The image of bees in a glass hive is one of haunting brilliance. The bees, tireless and invisible to the casual eye, represent the inner workings of the body—the cells dividing, the organs laboring, the heart pulsing with life that will one day cease. The glass hive is the mirror, transparent yet reflective, where we see the surface of ourselves but not the deeper movements beneath. Cocteau’s metaphor reminds us that to look upon our own face is to witness a process of transformation that never ends. We are not static beings but living mosaics of creation and dissolution—our skin, our blood, our very atoms constantly dying and being reborn. Death, then, is not a single moment but a lifelong collaboration between the seen and the unseen.
This truth was understood by the ancients, who saw in the cycle of nature a reflection of the human soul. The philosophers of Greece and Rome, from Heraclitus to Marcus Aurelius, taught that all things flow and change, that the same force which gives life also consumes it. The Egyptians, too, revered death as transformation, preparing for it not as an end but as a passage to another form. Cocteau, though writing in a modern age of reason and machinery, returns to this timeless wisdom.

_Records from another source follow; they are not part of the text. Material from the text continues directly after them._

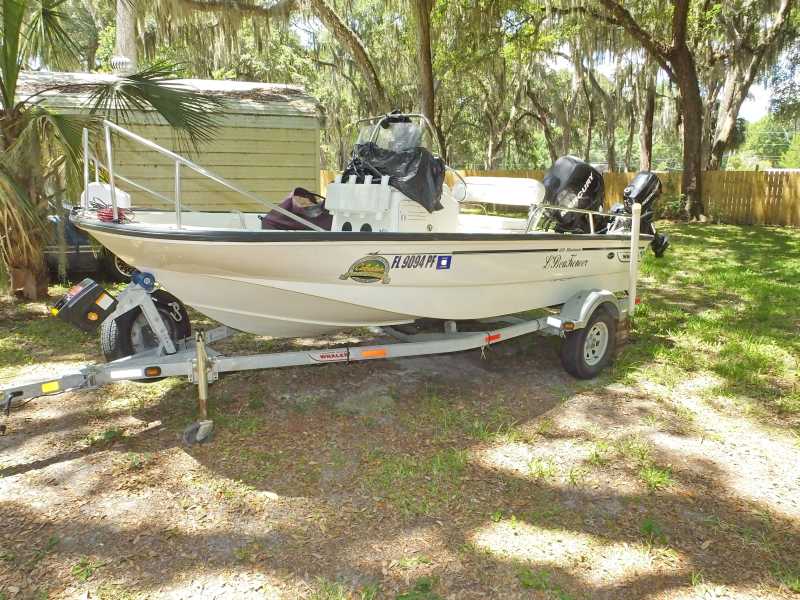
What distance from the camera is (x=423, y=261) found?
4.25 m

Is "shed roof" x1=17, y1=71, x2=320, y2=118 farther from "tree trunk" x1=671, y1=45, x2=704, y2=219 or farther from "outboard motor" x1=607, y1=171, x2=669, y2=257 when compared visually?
"tree trunk" x1=671, y1=45, x2=704, y2=219

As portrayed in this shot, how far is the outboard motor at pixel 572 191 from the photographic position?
598cm

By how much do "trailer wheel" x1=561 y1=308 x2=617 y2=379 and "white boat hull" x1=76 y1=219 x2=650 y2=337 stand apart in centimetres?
65

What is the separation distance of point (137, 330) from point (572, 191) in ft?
13.6

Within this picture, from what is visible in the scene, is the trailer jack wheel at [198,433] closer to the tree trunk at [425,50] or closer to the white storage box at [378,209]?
the white storage box at [378,209]

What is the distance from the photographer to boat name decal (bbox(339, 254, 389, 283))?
400cm

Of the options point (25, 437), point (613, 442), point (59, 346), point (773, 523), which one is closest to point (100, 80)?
point (59, 346)

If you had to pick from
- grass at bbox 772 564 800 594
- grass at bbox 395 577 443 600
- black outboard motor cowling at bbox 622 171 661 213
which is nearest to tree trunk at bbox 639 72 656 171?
black outboard motor cowling at bbox 622 171 661 213

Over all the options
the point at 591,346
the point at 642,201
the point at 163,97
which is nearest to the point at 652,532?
the point at 591,346

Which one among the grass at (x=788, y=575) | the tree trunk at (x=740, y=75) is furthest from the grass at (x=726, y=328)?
the tree trunk at (x=740, y=75)

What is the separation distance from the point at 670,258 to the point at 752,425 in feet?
25.9

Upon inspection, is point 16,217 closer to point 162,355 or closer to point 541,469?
point 162,355

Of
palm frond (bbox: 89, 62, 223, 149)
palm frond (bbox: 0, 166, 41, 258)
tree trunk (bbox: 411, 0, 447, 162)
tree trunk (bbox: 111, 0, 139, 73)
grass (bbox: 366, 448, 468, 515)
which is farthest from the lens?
tree trunk (bbox: 111, 0, 139, 73)

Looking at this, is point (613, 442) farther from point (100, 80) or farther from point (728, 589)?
point (100, 80)
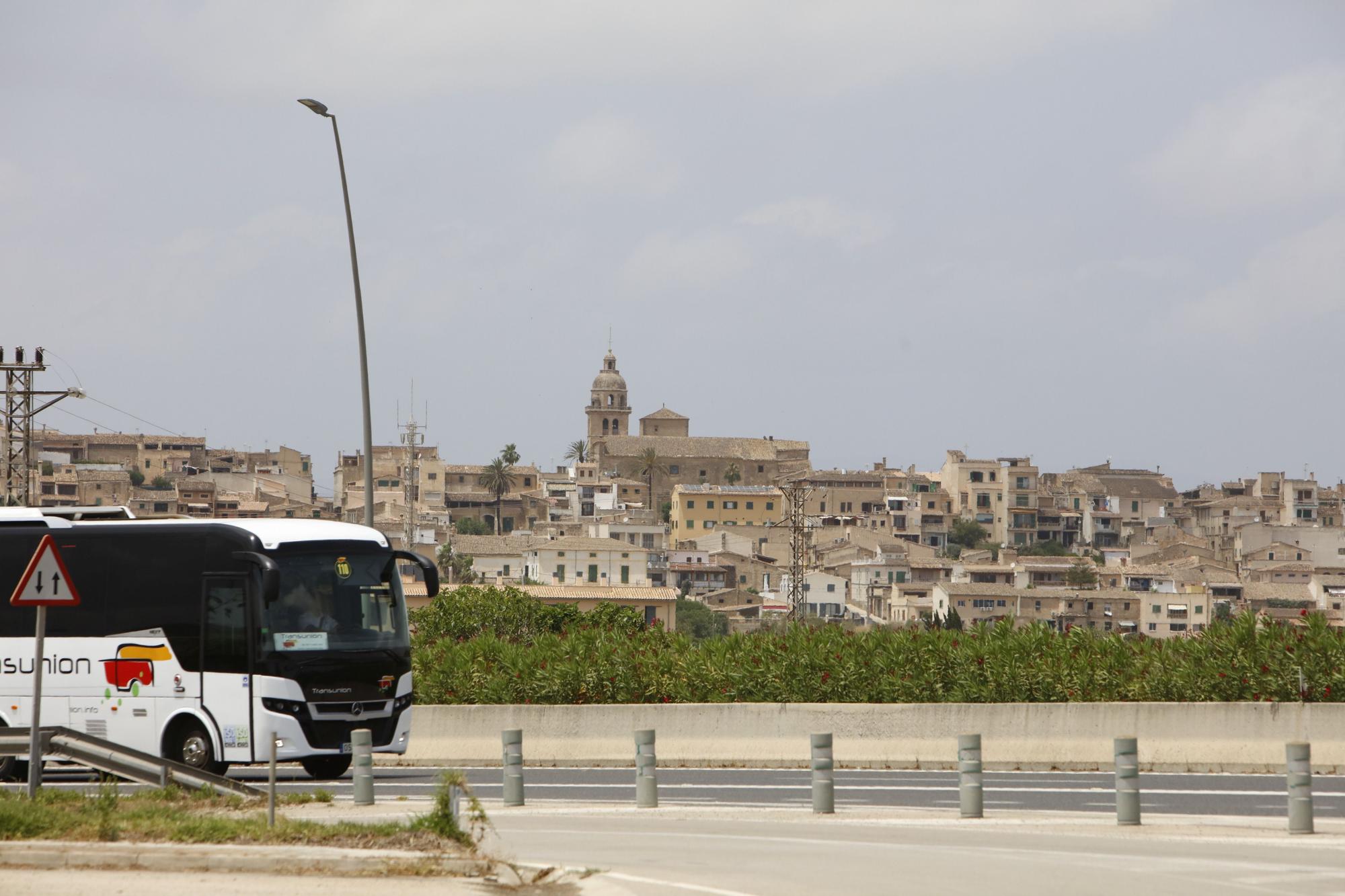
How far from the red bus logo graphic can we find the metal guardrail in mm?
4129

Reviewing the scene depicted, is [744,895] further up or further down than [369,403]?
further down

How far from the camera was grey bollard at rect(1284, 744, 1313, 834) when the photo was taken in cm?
1338

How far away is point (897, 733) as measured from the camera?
823 inches

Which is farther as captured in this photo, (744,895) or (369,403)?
(369,403)

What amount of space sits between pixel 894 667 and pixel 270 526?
789 cm

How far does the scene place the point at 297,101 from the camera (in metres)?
25.4

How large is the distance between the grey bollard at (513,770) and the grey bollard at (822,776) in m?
2.76

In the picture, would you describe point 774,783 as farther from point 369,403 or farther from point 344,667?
point 369,403

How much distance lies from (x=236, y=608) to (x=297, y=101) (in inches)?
354

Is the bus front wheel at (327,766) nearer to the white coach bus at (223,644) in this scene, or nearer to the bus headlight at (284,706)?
the white coach bus at (223,644)

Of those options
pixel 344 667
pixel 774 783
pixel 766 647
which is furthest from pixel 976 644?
pixel 344 667

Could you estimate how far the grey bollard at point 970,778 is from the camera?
1462cm

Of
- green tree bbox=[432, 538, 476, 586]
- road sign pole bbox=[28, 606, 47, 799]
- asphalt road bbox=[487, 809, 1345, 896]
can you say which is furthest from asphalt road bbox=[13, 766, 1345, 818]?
green tree bbox=[432, 538, 476, 586]

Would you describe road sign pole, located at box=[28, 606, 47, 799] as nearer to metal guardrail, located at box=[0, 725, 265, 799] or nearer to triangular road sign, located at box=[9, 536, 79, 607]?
triangular road sign, located at box=[9, 536, 79, 607]
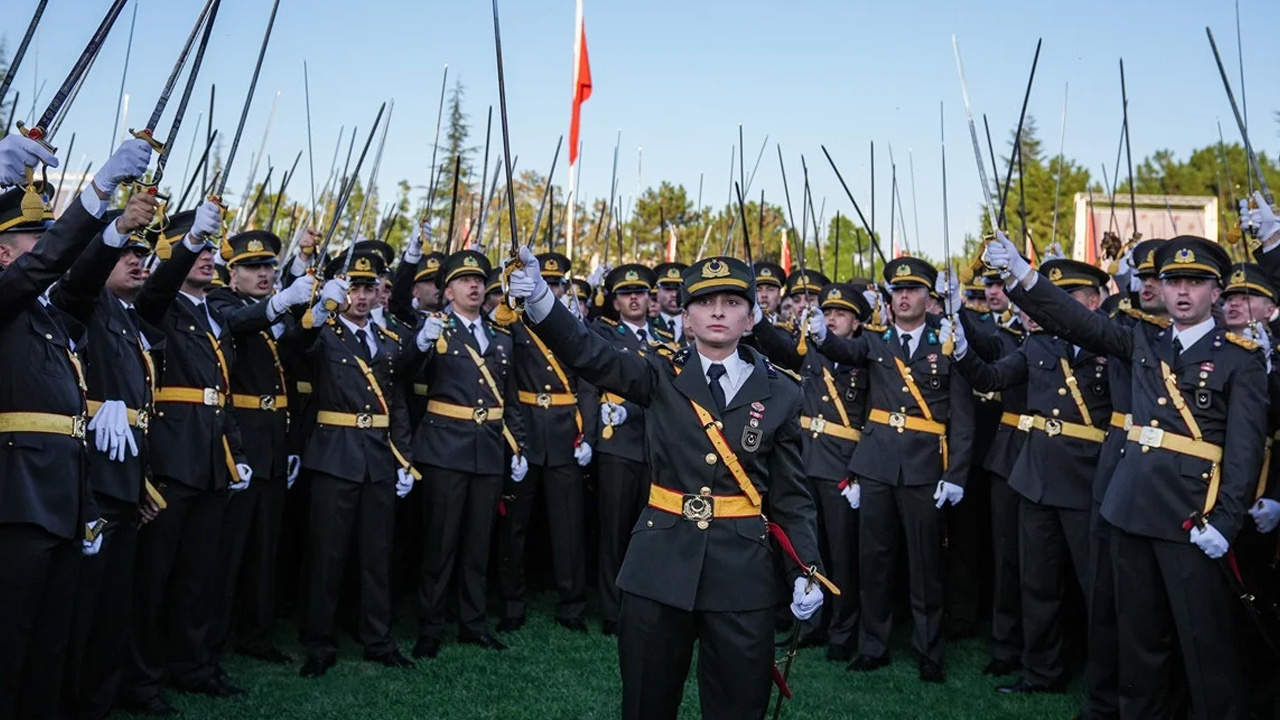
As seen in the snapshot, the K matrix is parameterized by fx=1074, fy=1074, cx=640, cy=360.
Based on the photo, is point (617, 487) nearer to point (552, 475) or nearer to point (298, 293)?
point (552, 475)

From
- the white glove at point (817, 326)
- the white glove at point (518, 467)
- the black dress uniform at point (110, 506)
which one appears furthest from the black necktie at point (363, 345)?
the white glove at point (817, 326)

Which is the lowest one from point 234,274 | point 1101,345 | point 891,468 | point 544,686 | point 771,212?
point 544,686

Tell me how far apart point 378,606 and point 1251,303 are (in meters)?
5.82

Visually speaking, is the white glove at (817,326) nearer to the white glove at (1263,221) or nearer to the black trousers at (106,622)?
the white glove at (1263,221)

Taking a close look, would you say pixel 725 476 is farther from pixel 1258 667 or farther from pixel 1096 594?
pixel 1258 667

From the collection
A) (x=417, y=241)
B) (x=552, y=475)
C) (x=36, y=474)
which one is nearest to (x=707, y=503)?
(x=36, y=474)

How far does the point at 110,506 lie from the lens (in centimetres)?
521

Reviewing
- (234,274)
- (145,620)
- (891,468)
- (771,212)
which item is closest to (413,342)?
(234,274)

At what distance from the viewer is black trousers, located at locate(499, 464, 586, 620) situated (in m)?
8.36

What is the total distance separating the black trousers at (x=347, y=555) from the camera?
6.95 meters

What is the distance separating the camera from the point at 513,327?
28.2 feet

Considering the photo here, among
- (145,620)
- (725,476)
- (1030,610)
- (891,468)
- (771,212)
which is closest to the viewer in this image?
(725,476)

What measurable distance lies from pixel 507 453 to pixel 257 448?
6.78 feet

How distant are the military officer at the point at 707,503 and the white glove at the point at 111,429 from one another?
92.7 inches
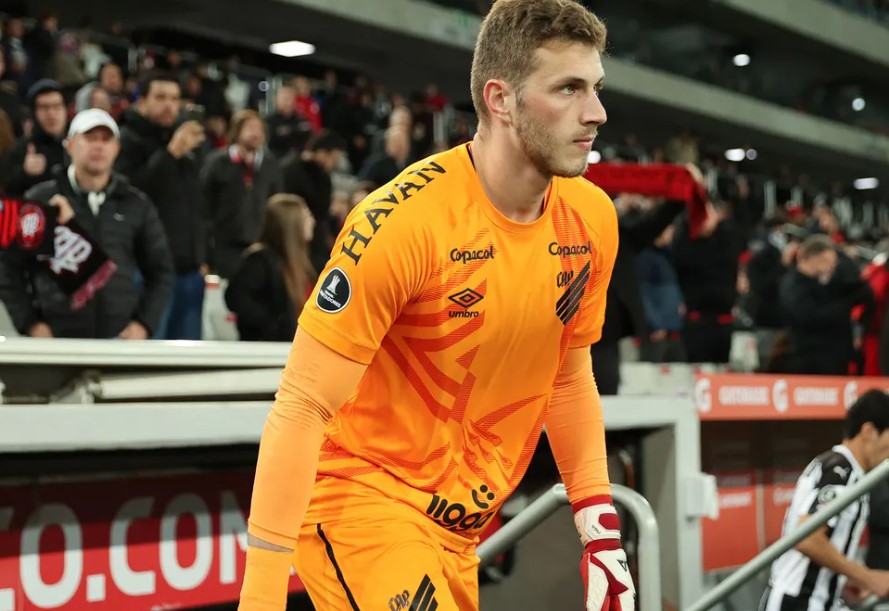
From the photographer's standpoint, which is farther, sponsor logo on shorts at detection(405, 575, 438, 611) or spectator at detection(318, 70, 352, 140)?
spectator at detection(318, 70, 352, 140)

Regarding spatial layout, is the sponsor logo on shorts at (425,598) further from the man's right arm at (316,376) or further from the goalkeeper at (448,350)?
the man's right arm at (316,376)

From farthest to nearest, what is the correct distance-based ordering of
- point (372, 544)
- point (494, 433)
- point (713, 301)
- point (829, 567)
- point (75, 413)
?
point (713, 301) < point (829, 567) < point (75, 413) < point (494, 433) < point (372, 544)

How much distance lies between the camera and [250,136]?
8039 millimetres

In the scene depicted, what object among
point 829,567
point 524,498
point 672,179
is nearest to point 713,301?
point 672,179

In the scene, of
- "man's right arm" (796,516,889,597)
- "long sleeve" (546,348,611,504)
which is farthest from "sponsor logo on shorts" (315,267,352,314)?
"man's right arm" (796,516,889,597)

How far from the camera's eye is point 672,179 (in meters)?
6.29

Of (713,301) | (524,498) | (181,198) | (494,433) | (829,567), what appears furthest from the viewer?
(713,301)

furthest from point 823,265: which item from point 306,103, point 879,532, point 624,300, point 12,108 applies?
point 306,103

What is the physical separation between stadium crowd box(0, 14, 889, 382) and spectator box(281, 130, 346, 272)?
0.01 m

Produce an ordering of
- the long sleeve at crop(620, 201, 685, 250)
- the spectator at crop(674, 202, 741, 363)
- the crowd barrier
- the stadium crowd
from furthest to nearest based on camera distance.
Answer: the spectator at crop(674, 202, 741, 363) → the long sleeve at crop(620, 201, 685, 250) → the stadium crowd → the crowd barrier

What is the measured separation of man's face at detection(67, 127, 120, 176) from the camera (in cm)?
568

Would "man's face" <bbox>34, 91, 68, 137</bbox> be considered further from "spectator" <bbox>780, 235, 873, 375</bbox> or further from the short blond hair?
"spectator" <bbox>780, 235, 873, 375</bbox>

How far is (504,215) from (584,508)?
72cm

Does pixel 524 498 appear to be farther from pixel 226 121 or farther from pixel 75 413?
pixel 226 121
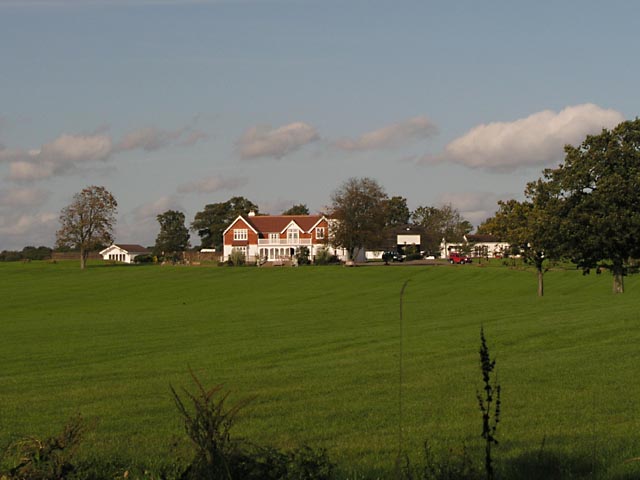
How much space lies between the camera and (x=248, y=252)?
144625 mm

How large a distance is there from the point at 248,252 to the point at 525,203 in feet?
271

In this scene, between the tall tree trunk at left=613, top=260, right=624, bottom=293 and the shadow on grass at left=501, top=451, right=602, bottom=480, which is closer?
the shadow on grass at left=501, top=451, right=602, bottom=480

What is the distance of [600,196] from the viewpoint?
58.1 m

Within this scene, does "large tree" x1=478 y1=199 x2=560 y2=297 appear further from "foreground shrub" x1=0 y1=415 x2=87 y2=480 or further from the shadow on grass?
"foreground shrub" x1=0 y1=415 x2=87 y2=480

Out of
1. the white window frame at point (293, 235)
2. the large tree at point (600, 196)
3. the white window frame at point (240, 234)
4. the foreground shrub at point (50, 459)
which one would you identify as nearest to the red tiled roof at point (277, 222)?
the white window frame at point (293, 235)

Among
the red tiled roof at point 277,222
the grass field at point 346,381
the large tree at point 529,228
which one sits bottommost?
the grass field at point 346,381

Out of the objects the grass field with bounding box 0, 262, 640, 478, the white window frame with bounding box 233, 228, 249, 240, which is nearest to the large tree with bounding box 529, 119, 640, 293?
the grass field with bounding box 0, 262, 640, 478

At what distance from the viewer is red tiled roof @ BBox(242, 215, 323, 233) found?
14262 cm

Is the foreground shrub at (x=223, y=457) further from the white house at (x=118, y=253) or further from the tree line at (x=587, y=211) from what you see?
the white house at (x=118, y=253)

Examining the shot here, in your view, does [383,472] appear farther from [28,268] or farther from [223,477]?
[28,268]

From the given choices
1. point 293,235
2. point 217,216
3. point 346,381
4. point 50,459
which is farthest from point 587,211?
point 217,216

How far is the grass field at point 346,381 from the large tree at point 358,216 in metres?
76.6

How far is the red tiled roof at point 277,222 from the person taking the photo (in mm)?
142625

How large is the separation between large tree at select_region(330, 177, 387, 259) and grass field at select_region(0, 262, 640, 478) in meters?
76.6
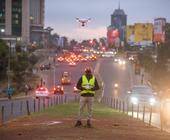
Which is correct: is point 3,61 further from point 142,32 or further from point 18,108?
point 18,108

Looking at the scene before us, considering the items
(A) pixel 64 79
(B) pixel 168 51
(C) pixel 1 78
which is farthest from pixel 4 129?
(B) pixel 168 51

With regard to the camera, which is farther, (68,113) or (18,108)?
(18,108)

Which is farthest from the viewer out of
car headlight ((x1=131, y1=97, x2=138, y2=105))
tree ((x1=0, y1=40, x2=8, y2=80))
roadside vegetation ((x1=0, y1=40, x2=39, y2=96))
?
tree ((x1=0, y1=40, x2=8, y2=80))

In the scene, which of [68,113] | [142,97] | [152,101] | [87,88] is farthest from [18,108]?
[87,88]

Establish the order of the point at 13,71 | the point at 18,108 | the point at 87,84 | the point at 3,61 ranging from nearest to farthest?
the point at 87,84, the point at 18,108, the point at 3,61, the point at 13,71

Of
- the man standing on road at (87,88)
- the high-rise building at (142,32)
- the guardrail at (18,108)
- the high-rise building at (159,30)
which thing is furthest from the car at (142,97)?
the high-rise building at (142,32)

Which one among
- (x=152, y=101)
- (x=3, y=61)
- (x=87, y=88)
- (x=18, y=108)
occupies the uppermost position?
(x=3, y=61)

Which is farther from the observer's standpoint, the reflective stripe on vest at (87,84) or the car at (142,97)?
the car at (142,97)

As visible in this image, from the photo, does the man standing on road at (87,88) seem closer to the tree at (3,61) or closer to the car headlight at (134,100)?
the car headlight at (134,100)

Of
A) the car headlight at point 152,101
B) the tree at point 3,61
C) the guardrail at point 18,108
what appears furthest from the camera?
the tree at point 3,61

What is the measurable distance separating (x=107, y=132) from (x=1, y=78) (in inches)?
3590

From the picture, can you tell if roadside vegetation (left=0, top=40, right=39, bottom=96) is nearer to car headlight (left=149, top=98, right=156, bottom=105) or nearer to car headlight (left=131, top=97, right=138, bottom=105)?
car headlight (left=131, top=97, right=138, bottom=105)

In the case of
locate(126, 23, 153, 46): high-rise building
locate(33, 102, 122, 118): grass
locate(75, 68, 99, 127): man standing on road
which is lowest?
locate(33, 102, 122, 118): grass

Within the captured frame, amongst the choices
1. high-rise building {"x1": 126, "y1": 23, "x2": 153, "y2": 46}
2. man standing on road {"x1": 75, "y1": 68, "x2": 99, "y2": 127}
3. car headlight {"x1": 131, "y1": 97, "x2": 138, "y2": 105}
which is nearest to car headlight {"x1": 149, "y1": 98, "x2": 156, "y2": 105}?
car headlight {"x1": 131, "y1": 97, "x2": 138, "y2": 105}
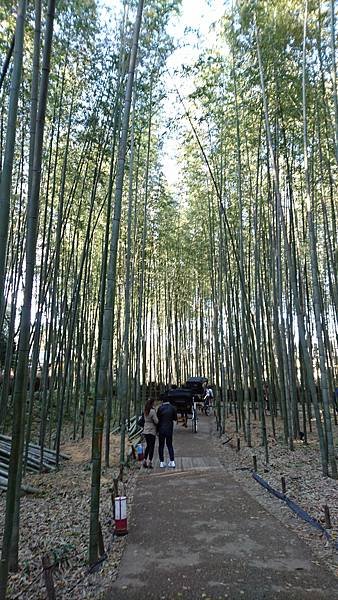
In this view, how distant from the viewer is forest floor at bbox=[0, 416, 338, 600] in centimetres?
201

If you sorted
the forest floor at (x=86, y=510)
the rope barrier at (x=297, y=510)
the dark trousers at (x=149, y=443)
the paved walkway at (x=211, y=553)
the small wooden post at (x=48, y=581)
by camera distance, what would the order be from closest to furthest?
the small wooden post at (x=48, y=581)
the paved walkway at (x=211, y=553)
the forest floor at (x=86, y=510)
the rope barrier at (x=297, y=510)
the dark trousers at (x=149, y=443)

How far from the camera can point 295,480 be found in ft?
13.0

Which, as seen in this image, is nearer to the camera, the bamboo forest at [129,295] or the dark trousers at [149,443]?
the bamboo forest at [129,295]

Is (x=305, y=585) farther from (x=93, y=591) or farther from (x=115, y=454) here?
(x=115, y=454)

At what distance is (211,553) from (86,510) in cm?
133

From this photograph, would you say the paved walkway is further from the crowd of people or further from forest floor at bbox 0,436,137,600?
the crowd of people

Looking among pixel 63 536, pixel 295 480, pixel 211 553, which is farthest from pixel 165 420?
pixel 211 553

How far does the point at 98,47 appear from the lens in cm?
430

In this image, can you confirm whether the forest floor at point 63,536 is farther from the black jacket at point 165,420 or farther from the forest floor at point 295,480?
the forest floor at point 295,480

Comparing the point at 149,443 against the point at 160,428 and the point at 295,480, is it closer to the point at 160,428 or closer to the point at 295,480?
the point at 160,428

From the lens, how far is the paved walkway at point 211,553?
6.05 feet

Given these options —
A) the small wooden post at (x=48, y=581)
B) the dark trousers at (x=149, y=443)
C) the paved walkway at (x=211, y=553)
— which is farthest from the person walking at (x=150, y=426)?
the small wooden post at (x=48, y=581)

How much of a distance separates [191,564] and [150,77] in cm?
536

He asks us to look not with fear but with wonder at our own mortality—to see it not as decay, but as the sacred movement of life itself, forever building and unbuilding the temple of the body.
There is a story told of the Japanese poet Matsuo Bashō, who, on his deathbed, composed one final haiku:
“Sick on a journey,
my dreams wander the withered fields—
the end of autumn.”
In those few lines, Bashō mirrors Cocteau’s truth. Even in his final weakness, he saw that death was not an interruption of life, but its natural continuation—the season’s inevitable turning. To live is to move toward that winter, and to do so with grace is to make of dying an art. Like the bees that labor toward the making of honey and wax, so too do our bodies and souls labor toward the sweetness of completion. In recognizing the presence of death within us, we learn to live more consciously, to cherish every fragile drop of existence as if it were honey gathered from time itself.
Cocteau’s reflection is, therefore, not a lament but a summons to awareness. When he says, “Look in the mirror,” he urges us to behold the truth without flinching: that beauty fades, that strength wanes, that life itself is fleeting. But rather than despair, we must find liberation in this recognition. For if death is always with us, then each moment becomes infinitely precious. Each breath, each glance, each act of kindness becomes sacred. To see death working within us is to realize that there is no tomorrow guaranteed—and thus we must love fiercely, forgive swiftly, and create boldly, for the hive is always humming, and time is always at work.
So, my friends, let us take from Jean Cocteau’s wisdom the courage to look upon our reflection not with vanity, but with reverence. See in your face the story of the cosmos—the atoms born from dying stars, the pulse inherited from generations before you, the slow and beautiful labor of life and death interwoven. You are the hive, and within you hums the great work of the universe. Do not fear the bees; they are not your destroyers, but your sculptors.
Live, therefore, not as one who denies death, but as one who walks hand in hand with it—knowing that to die a little each day is to truly live. For in that quiet, shimmering mirror, where life and death work together, you will see not decay, but creation eternal—the ceaseless artistry of existence itself.